The DOL’s ERISA Advisory Council, seeking testimony with regards to Promoting Retirement Literacy and Security by Streamlining Disclosures to Participants and Beneficiaries, recently heard from Lisa Hund Lattan of American Century Investments, who is the incoming chair of the Pension Committee of the Investment Company Institute (ICI).
The ICI issued this written statement making the following recommendations:
• DOL and IRS, working together, should find ways to streamline and consolidate existing notices in a way that will focus participants on the key information they need to make the decisions required of them under the plan while ensuring more detailed information is available and can be referenced when needed.
• DOL should consolidate information as much as possible in the Summary Plan Description (SPD), which should serve as the “owner’s manual” for the plan.
• Regulators should encourage use of a “quick start” guide upon enrollment, which provides key information from the SPD together with information about investment options, in plain language.
• DOL should modernize its electronic delivery rules to allow plans and service providers to harness the “layered” structure of the Internet so that participants can access exactly the level of information that suits them.

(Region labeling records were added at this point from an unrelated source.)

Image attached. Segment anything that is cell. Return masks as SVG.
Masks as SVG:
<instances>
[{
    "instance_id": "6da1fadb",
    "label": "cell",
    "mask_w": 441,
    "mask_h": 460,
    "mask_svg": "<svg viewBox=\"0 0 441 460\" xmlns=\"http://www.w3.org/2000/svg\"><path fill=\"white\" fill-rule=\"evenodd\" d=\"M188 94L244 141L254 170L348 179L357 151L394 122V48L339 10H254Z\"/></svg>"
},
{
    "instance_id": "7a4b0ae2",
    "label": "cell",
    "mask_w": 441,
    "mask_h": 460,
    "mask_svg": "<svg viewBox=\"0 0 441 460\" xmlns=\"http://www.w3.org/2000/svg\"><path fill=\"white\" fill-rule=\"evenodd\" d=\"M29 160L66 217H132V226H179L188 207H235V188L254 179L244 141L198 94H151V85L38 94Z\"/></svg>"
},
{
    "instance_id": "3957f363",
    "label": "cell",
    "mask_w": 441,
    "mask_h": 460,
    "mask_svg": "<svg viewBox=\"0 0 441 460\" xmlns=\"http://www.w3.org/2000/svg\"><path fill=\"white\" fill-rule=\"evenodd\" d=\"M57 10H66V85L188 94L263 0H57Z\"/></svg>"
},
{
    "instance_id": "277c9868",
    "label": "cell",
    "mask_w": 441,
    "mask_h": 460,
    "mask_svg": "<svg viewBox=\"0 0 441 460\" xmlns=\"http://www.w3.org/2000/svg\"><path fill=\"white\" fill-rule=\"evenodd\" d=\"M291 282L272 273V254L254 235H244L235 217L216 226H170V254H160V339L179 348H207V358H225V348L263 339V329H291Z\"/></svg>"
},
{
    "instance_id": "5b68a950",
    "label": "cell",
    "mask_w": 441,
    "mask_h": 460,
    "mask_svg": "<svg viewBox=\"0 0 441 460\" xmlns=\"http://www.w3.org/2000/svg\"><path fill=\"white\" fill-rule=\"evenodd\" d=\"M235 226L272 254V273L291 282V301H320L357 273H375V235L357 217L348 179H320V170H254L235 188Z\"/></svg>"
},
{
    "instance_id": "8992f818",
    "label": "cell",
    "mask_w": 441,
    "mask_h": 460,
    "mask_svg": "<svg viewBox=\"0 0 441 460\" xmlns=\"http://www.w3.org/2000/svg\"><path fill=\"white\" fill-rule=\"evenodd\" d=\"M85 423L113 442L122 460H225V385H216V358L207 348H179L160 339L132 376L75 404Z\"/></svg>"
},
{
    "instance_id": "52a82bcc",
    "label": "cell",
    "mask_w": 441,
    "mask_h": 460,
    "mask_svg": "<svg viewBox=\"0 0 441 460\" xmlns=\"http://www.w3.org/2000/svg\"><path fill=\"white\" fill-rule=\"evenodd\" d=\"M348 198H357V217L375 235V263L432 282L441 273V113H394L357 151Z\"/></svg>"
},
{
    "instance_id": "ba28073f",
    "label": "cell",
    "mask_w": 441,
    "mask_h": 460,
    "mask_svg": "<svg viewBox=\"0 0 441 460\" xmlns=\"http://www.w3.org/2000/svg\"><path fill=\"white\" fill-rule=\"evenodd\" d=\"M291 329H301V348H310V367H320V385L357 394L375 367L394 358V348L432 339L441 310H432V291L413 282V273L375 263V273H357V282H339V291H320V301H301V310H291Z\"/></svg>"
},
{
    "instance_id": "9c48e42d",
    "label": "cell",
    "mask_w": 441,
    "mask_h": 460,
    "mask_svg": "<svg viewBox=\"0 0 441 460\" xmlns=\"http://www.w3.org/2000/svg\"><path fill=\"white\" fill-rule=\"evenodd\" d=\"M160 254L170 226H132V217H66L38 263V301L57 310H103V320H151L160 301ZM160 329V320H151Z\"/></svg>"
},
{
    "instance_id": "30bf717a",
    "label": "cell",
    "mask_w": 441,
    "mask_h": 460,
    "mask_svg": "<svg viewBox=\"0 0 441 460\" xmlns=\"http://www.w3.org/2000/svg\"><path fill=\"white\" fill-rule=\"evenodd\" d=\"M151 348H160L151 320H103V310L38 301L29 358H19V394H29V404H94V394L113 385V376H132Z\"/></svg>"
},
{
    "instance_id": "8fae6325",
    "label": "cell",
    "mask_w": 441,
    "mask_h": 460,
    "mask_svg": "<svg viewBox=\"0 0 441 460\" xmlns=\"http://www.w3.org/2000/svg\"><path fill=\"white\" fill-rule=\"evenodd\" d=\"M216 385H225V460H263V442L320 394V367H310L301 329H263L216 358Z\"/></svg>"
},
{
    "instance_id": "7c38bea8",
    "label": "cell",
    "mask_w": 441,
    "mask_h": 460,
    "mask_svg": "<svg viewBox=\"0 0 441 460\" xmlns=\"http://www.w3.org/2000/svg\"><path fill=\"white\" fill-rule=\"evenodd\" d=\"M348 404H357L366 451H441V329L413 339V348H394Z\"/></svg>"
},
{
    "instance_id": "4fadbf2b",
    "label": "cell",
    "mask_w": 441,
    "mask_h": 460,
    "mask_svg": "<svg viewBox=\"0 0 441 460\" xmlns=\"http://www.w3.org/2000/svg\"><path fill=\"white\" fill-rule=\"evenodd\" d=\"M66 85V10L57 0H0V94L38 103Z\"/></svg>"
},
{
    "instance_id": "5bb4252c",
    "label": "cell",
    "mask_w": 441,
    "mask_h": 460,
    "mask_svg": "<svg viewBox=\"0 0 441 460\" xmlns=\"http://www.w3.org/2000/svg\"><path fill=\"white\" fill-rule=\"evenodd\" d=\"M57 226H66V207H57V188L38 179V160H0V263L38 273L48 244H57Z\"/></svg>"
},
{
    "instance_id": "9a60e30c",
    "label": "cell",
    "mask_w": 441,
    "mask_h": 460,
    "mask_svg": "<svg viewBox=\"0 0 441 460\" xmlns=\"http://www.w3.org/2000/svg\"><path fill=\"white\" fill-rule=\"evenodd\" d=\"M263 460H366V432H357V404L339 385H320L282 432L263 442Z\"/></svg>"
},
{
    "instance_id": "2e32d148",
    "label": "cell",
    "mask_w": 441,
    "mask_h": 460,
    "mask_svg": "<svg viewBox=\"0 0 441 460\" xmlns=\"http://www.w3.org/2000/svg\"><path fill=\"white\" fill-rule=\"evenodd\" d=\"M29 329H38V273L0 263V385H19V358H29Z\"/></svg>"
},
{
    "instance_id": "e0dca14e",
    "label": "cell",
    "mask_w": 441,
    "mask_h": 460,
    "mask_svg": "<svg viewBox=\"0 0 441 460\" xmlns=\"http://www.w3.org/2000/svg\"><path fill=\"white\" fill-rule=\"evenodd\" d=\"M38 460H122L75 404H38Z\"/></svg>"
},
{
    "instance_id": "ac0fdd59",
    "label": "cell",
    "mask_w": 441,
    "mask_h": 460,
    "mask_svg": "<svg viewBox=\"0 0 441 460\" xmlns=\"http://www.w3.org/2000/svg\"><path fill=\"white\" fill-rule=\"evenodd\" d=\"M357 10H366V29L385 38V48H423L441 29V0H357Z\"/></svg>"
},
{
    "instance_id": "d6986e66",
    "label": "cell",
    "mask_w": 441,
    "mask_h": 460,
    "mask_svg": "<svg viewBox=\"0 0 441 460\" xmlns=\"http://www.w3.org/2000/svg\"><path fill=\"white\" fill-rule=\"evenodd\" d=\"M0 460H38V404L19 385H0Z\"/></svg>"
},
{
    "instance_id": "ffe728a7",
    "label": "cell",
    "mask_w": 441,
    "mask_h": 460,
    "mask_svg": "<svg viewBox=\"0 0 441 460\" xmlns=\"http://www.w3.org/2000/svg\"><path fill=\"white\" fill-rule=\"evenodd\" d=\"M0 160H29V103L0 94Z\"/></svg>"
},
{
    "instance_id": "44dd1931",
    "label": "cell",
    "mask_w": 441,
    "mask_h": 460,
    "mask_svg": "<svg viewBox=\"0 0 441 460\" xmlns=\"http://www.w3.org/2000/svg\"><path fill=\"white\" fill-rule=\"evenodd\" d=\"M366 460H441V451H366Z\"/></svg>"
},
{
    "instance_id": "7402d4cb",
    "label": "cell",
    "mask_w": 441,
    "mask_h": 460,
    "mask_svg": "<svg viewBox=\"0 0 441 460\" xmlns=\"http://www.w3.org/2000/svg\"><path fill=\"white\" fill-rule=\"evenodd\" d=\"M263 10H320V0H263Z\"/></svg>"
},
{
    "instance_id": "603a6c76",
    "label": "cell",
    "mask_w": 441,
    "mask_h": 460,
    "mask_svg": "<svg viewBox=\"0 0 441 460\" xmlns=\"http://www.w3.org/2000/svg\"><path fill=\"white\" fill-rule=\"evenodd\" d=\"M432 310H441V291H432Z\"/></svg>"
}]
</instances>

The effort should be done jointly with IRS to harmonize the electronic disclosure rules of both regulators.
One of the biggest liability risks facing the ERISA/401k plan fiduciary derive from the inability to properly disclose and educate plan participants. The primary reason for this gap may be due to lack of specifics from the DOL regarding plan document contents and distribution of key information to participants. The suggestions offered by the ICI should help remedy this gap.